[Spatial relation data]
..............................

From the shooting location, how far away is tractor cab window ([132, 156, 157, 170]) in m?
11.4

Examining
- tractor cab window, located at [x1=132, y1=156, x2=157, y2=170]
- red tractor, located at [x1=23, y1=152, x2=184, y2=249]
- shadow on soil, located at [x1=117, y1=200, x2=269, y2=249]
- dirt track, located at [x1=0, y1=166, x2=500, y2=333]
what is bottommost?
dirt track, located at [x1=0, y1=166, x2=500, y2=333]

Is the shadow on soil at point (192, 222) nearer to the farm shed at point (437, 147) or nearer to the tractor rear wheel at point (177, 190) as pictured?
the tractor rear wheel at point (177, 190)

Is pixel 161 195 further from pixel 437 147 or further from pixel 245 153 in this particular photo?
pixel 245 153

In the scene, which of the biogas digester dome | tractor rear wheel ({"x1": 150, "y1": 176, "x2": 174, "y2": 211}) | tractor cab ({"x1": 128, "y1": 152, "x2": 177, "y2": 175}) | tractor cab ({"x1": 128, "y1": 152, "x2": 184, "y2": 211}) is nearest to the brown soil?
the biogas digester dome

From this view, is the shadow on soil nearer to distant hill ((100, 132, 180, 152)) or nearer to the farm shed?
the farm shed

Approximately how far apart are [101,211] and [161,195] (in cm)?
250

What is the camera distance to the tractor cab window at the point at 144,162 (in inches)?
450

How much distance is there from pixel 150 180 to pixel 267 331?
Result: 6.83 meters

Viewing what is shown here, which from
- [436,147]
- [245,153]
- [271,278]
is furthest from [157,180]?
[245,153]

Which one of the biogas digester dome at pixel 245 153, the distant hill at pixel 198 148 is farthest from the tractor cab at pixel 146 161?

..............................

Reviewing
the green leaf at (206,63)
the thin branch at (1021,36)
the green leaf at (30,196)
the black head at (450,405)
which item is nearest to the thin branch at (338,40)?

..............................

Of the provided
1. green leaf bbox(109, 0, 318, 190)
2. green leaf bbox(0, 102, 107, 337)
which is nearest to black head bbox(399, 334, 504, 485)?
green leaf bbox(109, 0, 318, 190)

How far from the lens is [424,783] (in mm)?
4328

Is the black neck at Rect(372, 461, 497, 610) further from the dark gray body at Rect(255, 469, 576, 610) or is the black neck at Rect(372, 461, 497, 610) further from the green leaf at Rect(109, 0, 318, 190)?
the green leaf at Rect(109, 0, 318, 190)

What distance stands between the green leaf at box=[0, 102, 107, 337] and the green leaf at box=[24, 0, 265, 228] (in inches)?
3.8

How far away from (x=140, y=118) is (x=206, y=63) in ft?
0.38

..............................

Which lines in the items above contain the word "further"? Report each of them in full.

Is pixel 161 195 further from pixel 437 147 or further from pixel 245 153 in this particular photo?
Is the black neck at Rect(372, 461, 497, 610) further from the dark gray body at Rect(255, 469, 576, 610) or is the black neck at Rect(372, 461, 497, 610) further from the green leaf at Rect(109, 0, 318, 190)?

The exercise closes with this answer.